*このブログは、2022年4月14日にThomas LaRockが投稿したブログの抄訳です。
1990年代後半は、テクノロジー業界にとって大きな変革の時代でした。AppleはiBookをコンピューターに変え、Googleはまだ「新しい検索エンジン」の匂いがしていました。2000年が迫る頃、NapsterはMetallicaの音楽の質の悪さを知らしめました。
一方、オクラホマ州タルサのガレージでは、DonaldとDavidのYonce兄弟がネットワーク監視ソフトの会社を立ち上げ、「SolarWinds」と名付けました。

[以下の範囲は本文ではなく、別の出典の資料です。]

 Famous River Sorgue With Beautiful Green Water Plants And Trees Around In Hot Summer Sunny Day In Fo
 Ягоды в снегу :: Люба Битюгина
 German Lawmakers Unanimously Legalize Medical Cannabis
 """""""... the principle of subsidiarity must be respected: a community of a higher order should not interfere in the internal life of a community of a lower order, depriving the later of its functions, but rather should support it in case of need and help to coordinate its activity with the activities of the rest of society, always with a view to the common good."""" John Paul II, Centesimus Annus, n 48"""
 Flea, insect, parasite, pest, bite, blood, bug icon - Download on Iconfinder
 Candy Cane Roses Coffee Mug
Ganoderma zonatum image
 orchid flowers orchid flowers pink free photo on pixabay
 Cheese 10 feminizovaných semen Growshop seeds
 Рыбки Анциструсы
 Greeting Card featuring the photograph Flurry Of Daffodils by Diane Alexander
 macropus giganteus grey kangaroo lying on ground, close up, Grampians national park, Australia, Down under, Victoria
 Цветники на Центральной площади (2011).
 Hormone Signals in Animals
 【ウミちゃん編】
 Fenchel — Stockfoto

太陽とも風とも関係のないソフトウエアの会社だったたため、市場の混乱を招きました。
当時、ネットワーク監視ツールの世界では、Linuxの管理者が好んで使っていたコマンドラインツールが主流でした。Yonce兄弟は、地下室に住んでいようが高層マンションに住んでいようが、誰もが使いこなせるソフトウェアを作りたかったのです。Yonce兄弟は、「日々直面する問題への解決策を模索するお客様のために優れたツールを作る」というシンプルな信念の基、このような監視ツールを作り上げました。

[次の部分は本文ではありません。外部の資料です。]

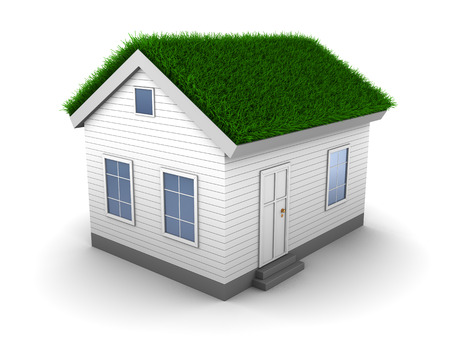 artificial: 3d illustration of house with grass on roof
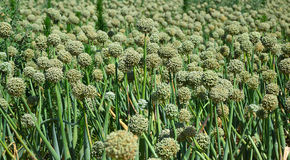 Green onion seeds. Royalty Free Stock Image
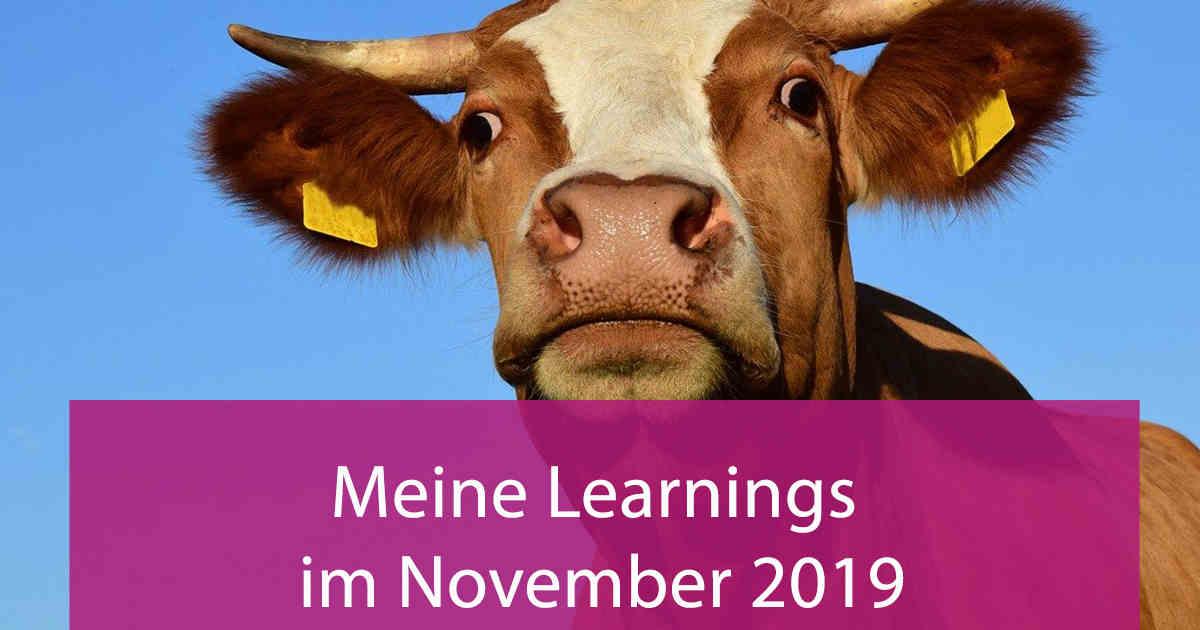 Meine Learnings im November 2019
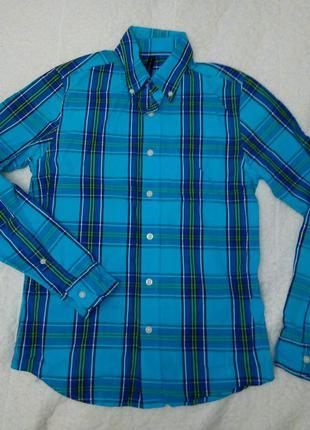 Рубашка в клетку синяя хлопок мужская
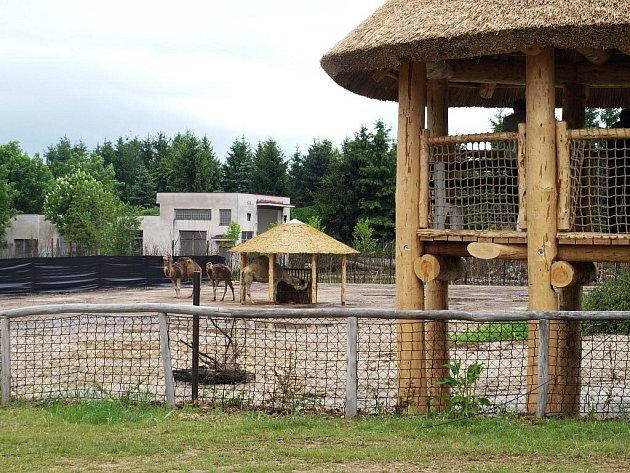 Slavnostní otevření Safarikempu ve Dvoře Králové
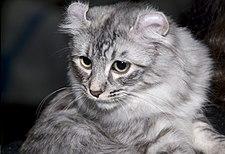 Cat Breed Flexible Hips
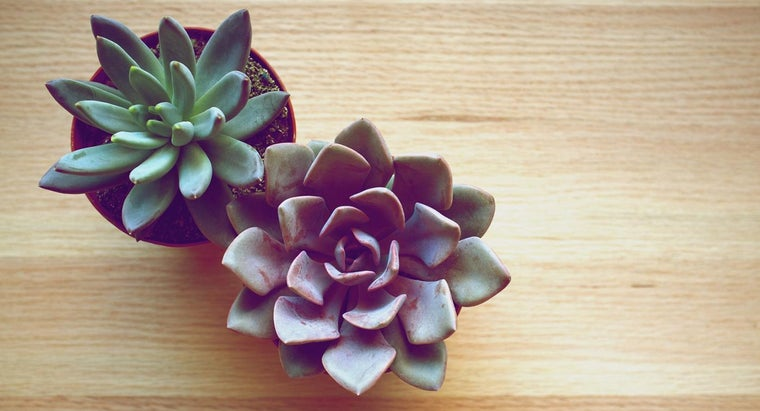 identifying-characteristics-succulent-plants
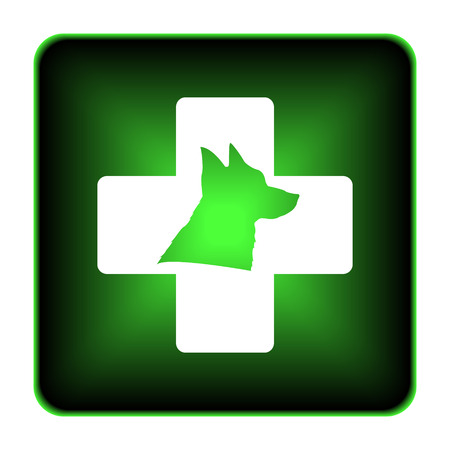 Veterinary icon. Internet button on white background.  photo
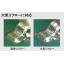 鉛フリーソルダペースト『XFP LF138』 製品画像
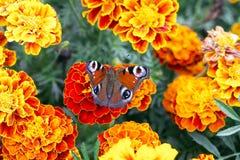 Den europeiska påfågelfjärilen sitter på den Tagetes blomman, bästa sikt royaltyfria bilder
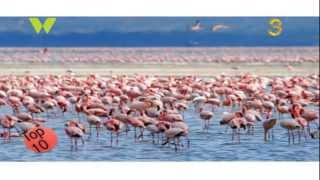 Top ten: tourist attractions in kenya
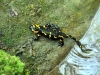 salamandra1_0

1999年以来、SolarWindsはこの信念を守り続けています。その結果、最先端技術の製品やサービスを常に(あるいはこれまで)最初に市場に投入してきたわけではなく、市場の出現を待って、お客様のニーズを満たす製品やサービスを提供してきました。

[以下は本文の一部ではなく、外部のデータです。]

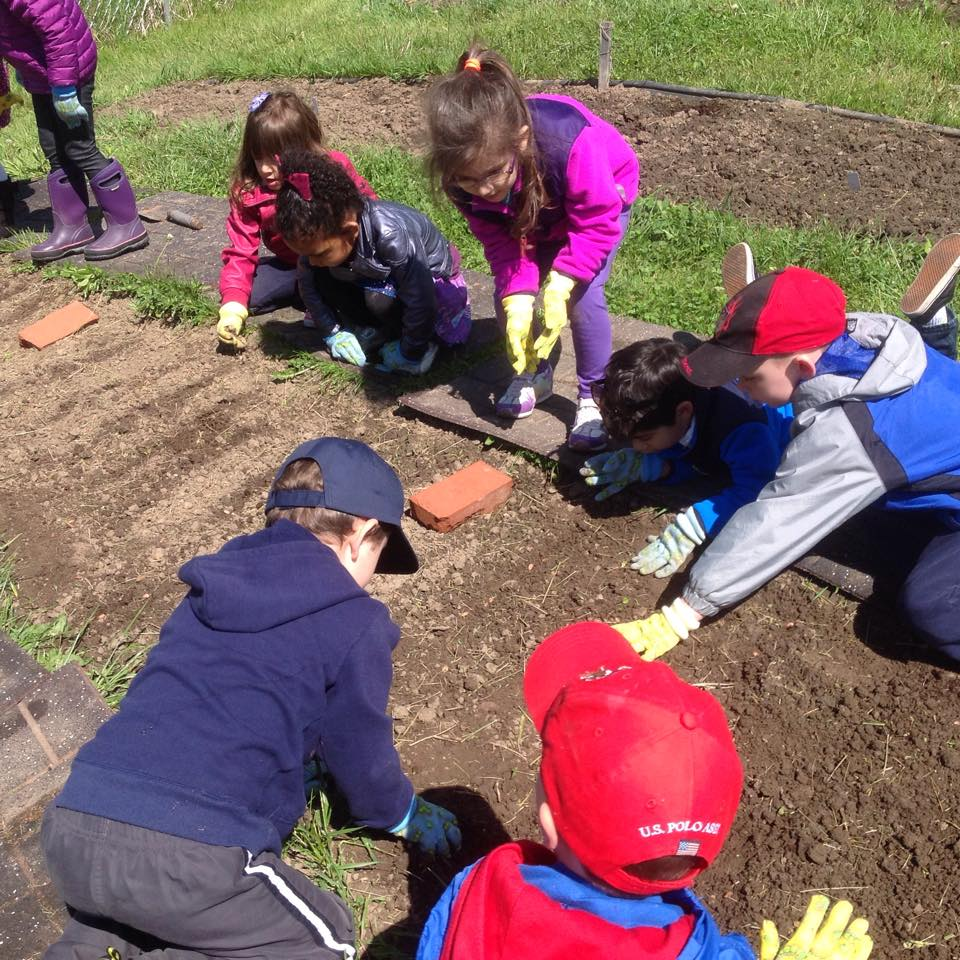 Planting seeds in our vegetable garden
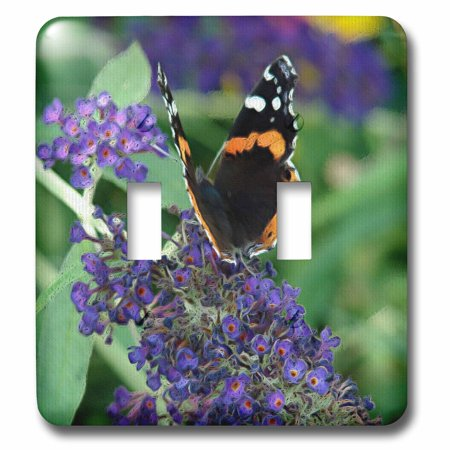 3dRose Pretty Butterfly and Purple Butterfly bush Flowers - Double Toggle Switch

しかし、多くの企業は、アップルストアの最新の技術にすぐに飛びつくことはないことを考えれば、ビジネス上も意味のあることだと思います。一般的に、企業は新しい技術を採用する前に、Gartner社のハイプサイクルにおける「生産性の台地」を待つ傾向があります。市場が成熟する前にソフトウェアを構築することは、リスクを伴うからです。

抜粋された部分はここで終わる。